**Task:** Copy out every line of text in the material below word for word, leaving out the pictures.

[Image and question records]
::::::::::
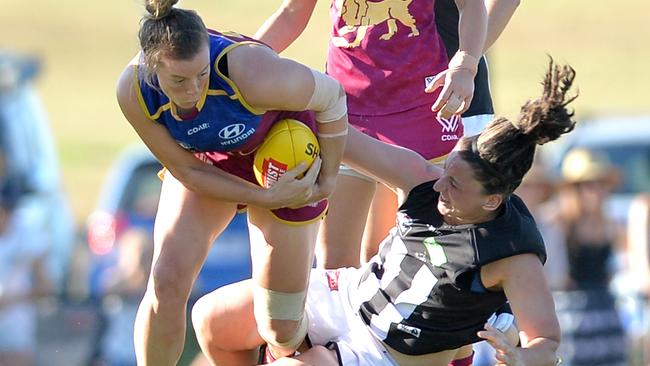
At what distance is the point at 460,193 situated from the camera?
4.80 m

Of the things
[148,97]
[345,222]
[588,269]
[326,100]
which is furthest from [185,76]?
[588,269]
::::::::::
**Solution to this task:**
At what distance is the point at 460,193 situated from the camera?
4.80 m

Of the things
[148,97]
[345,222]
[588,269]
[326,100]
which is furthest from [185,76]?
[588,269]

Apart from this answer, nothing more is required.